[Collected data]
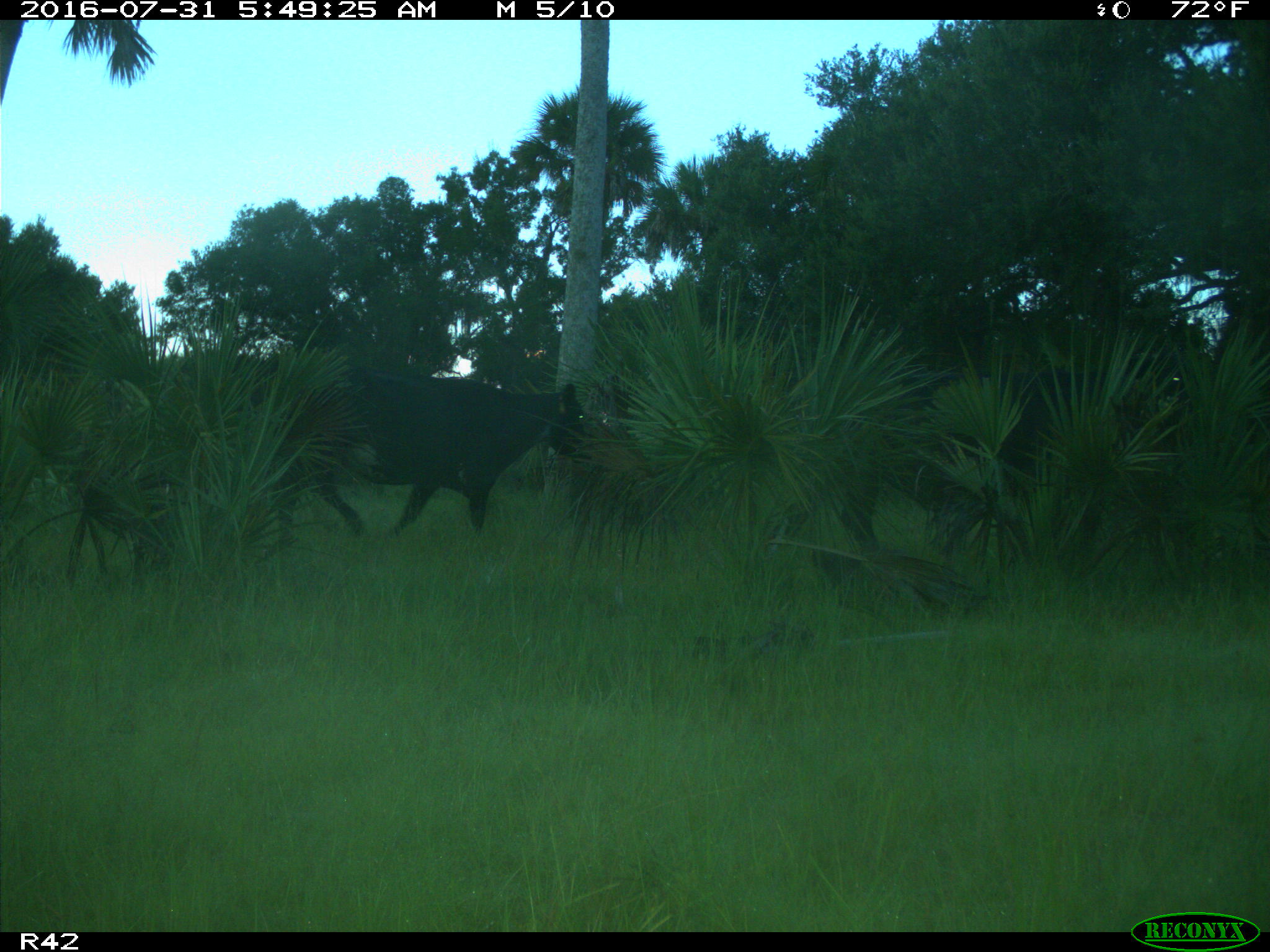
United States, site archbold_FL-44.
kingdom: Animalia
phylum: Chordata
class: Mammalia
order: Artiodactyla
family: Bovidae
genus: Bos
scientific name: Bos taurus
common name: domestic cow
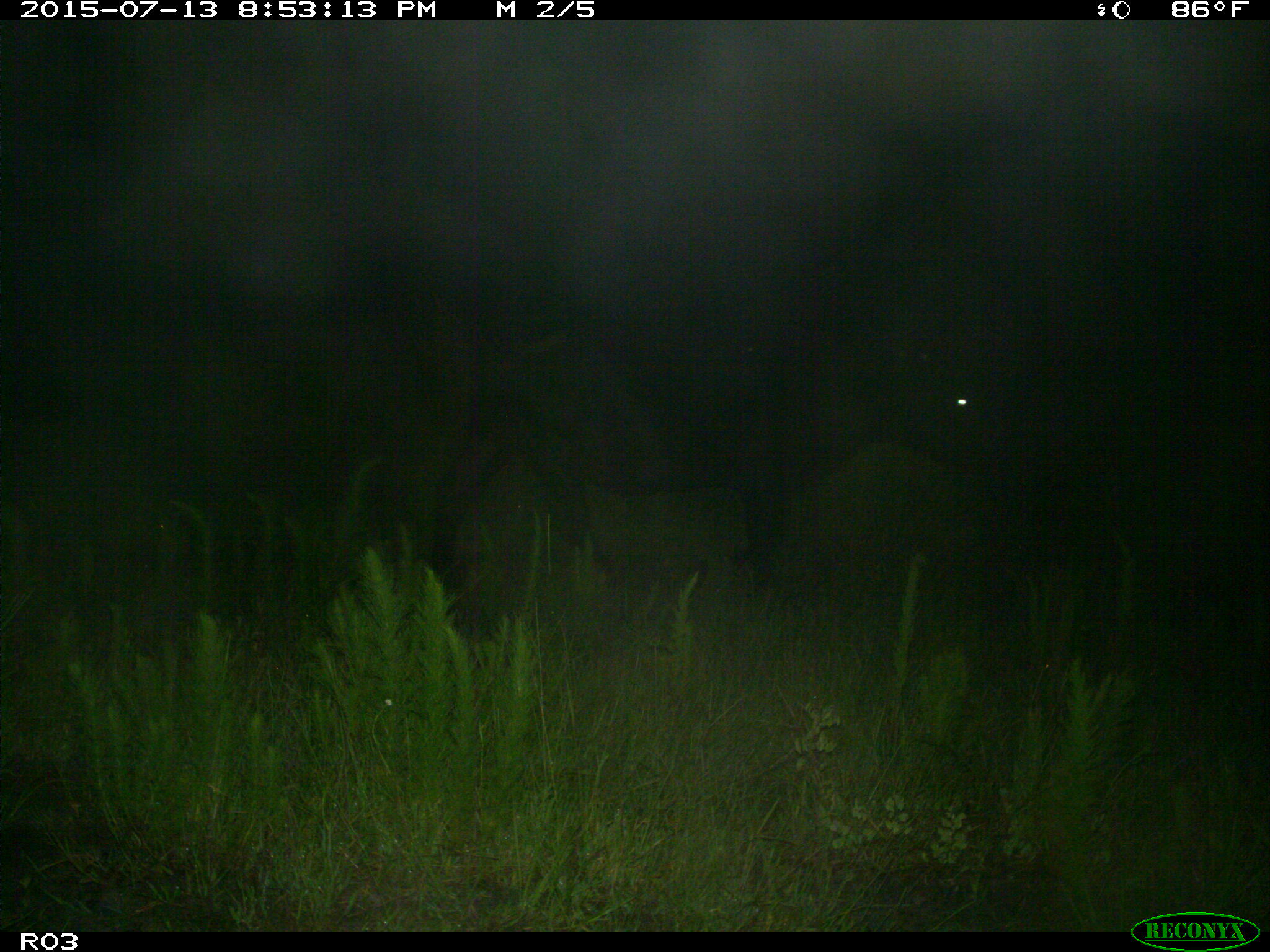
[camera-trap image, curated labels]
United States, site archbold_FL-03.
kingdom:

WHAT IS EXPECTED: Answer with a number alone: how many lines of the records contain the string "site"?

EXPECTED ANSWER: 2